Extracted records:
## START
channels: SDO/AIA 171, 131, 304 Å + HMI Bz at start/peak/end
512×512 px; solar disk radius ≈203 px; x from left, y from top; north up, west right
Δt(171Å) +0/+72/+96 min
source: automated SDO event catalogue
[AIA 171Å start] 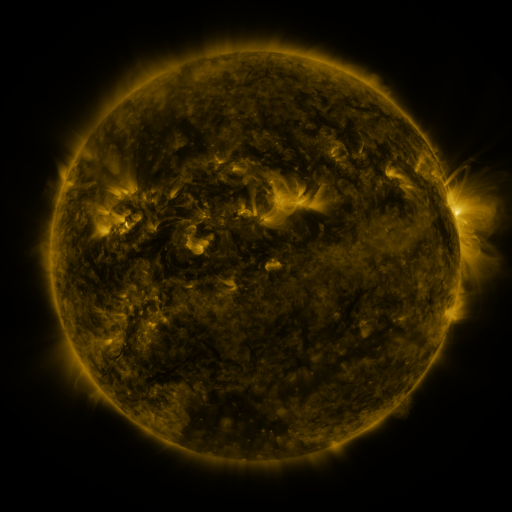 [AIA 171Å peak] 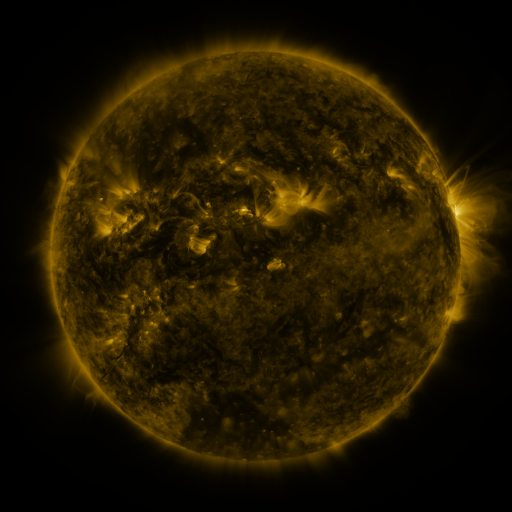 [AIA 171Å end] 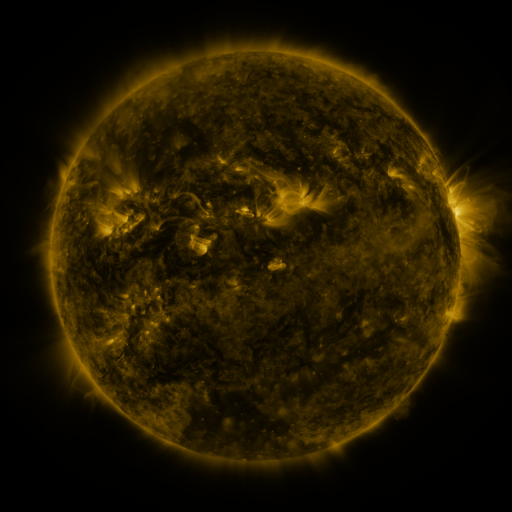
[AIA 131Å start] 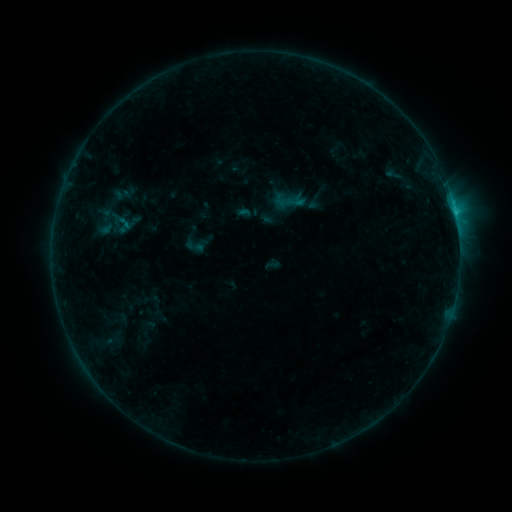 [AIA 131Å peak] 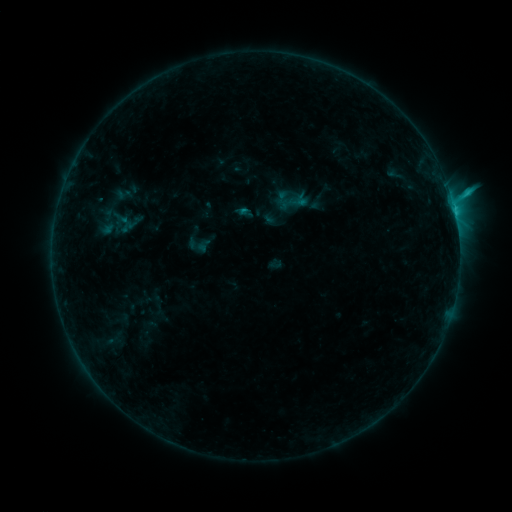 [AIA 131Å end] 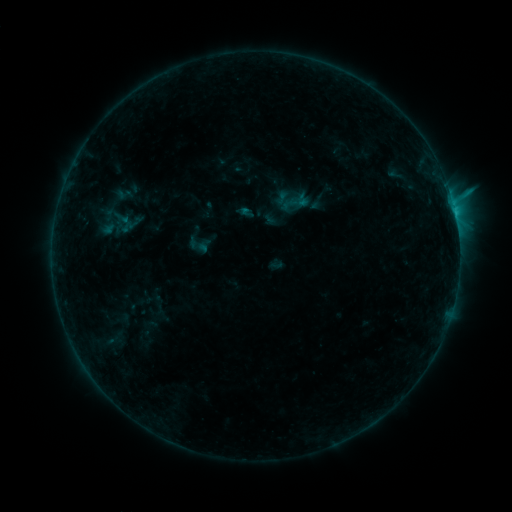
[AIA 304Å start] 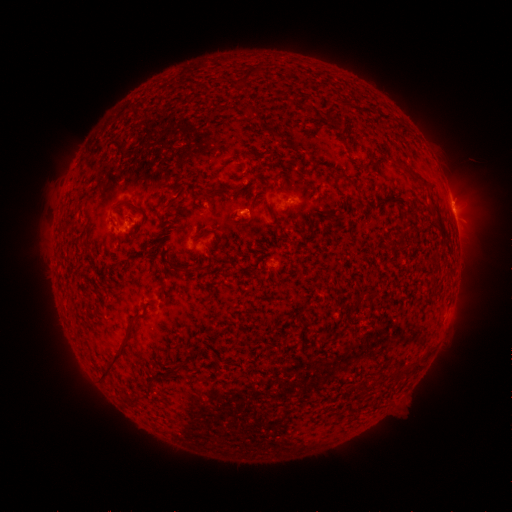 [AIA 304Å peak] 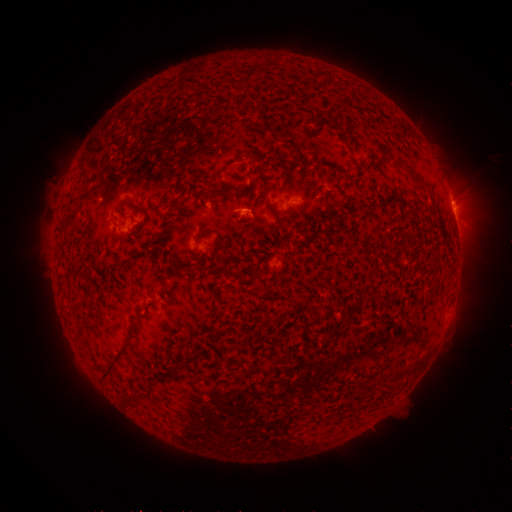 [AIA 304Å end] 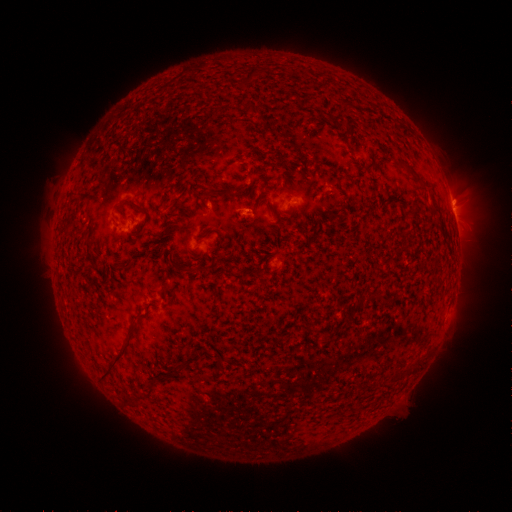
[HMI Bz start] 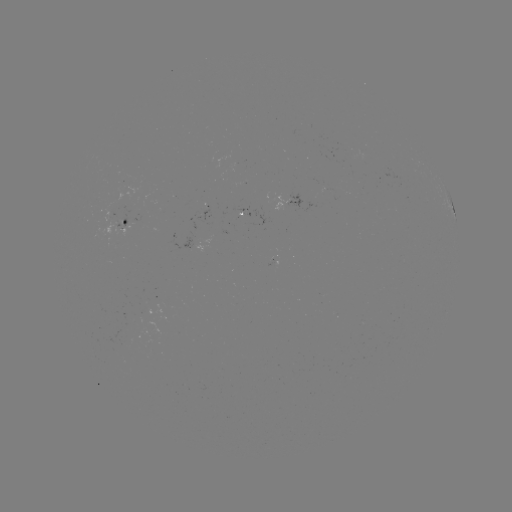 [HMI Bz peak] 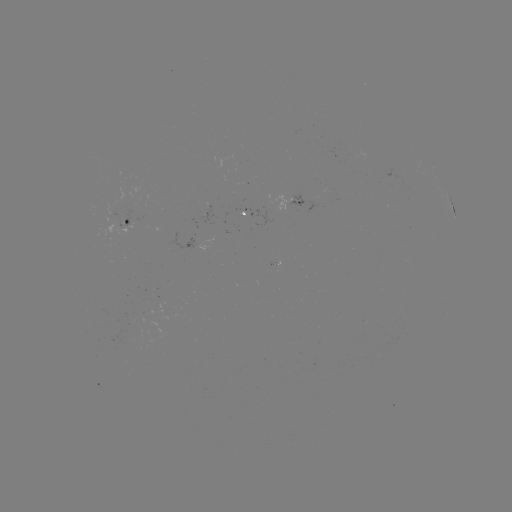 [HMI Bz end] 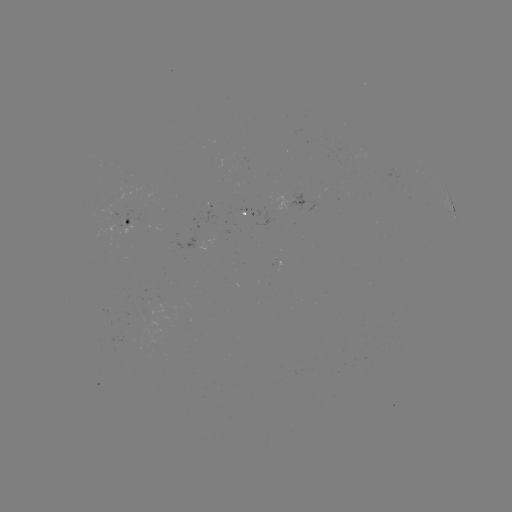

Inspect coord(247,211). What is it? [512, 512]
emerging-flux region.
## END
## START
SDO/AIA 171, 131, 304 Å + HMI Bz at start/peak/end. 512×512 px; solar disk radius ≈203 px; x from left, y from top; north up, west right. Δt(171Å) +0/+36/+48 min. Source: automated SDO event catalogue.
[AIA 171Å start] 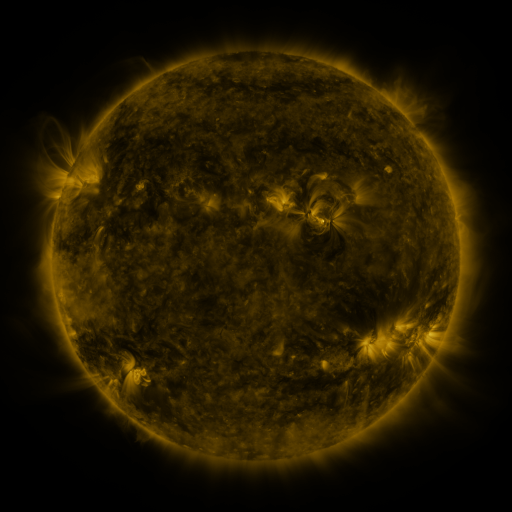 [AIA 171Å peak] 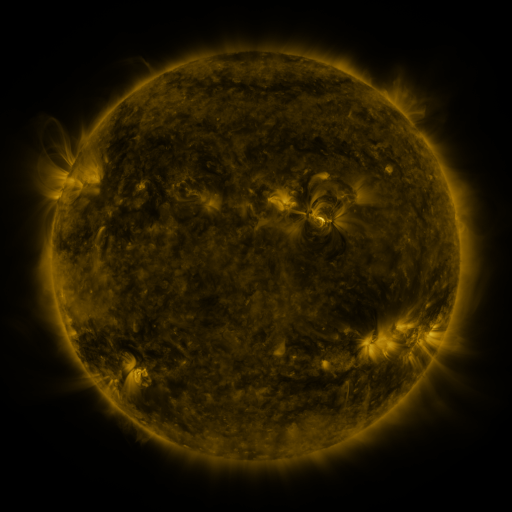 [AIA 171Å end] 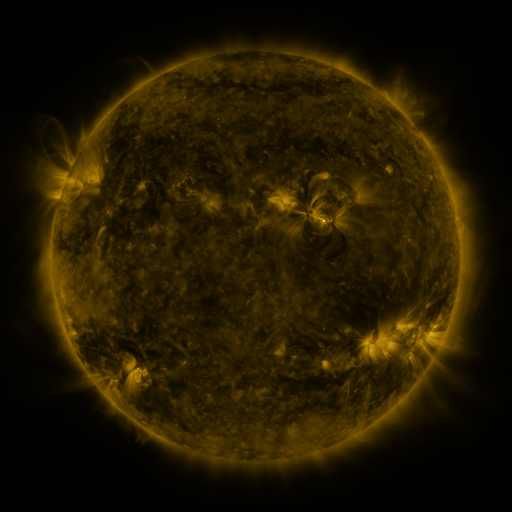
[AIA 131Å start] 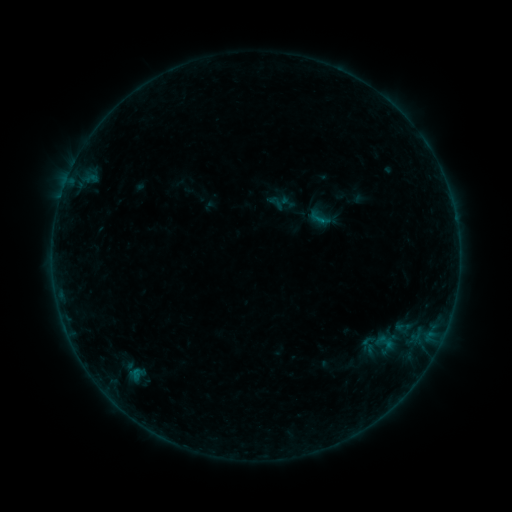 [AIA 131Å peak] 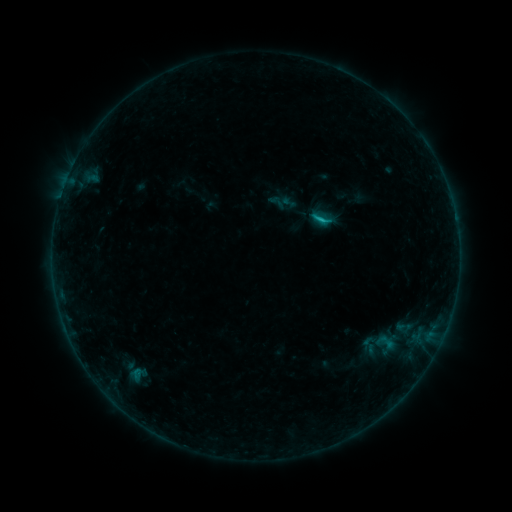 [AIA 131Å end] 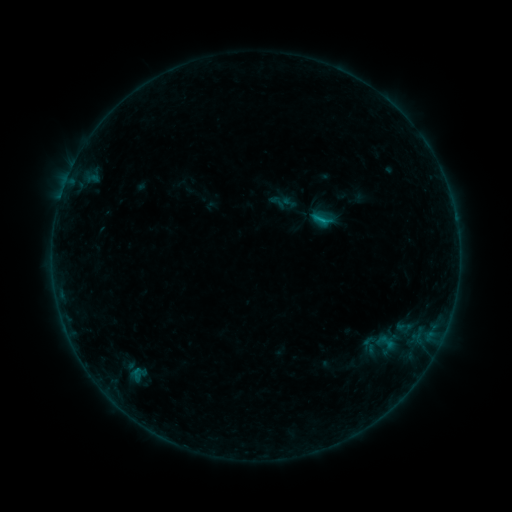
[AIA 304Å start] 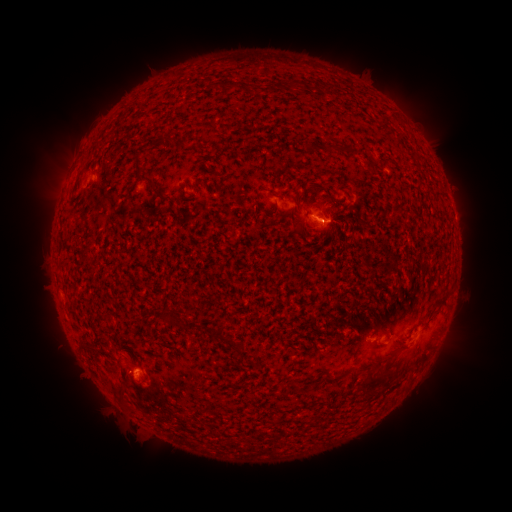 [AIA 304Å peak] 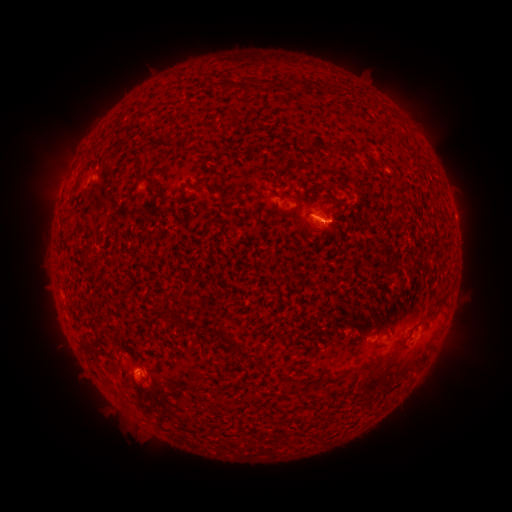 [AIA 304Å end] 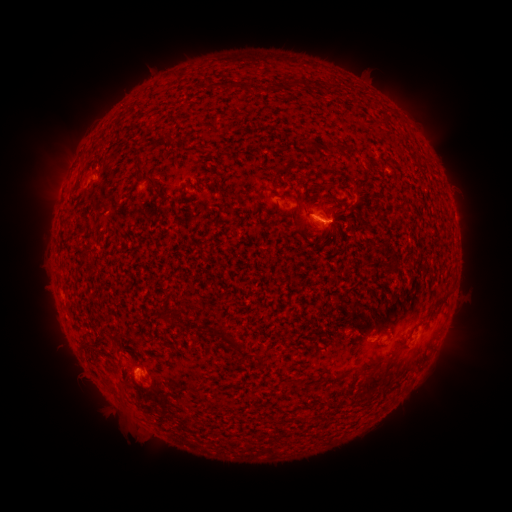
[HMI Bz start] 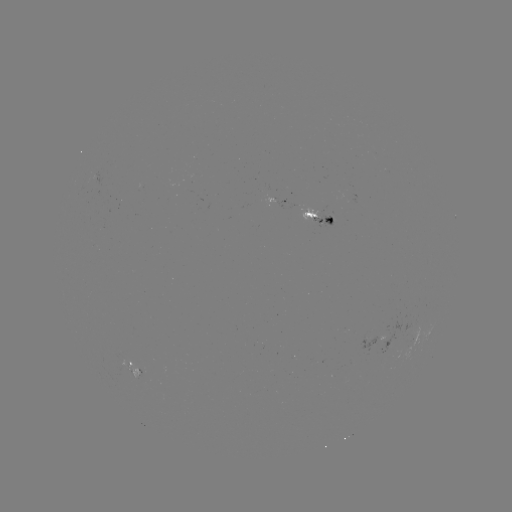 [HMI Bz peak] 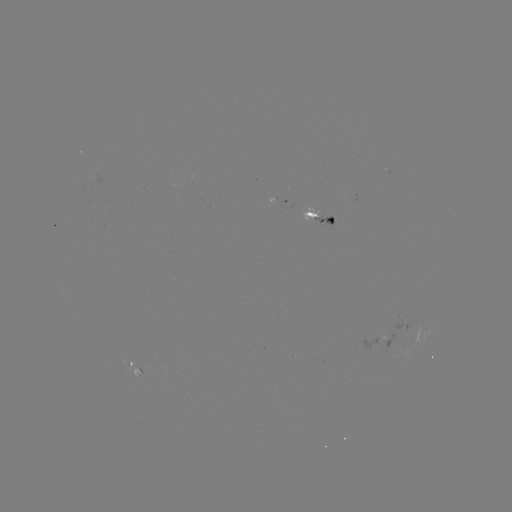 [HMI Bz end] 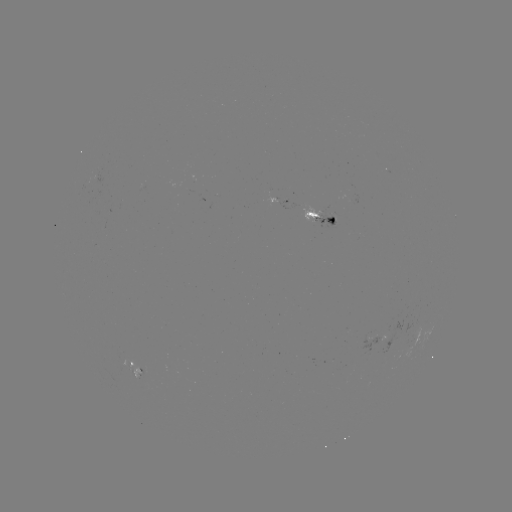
## END
**PROBLEM REQUIREMENTS:**
Please count how many lines of the items above contain the string "automated" with matching case, and reply with only that number.

**RESULT FOR THIS EXERCISE:**
2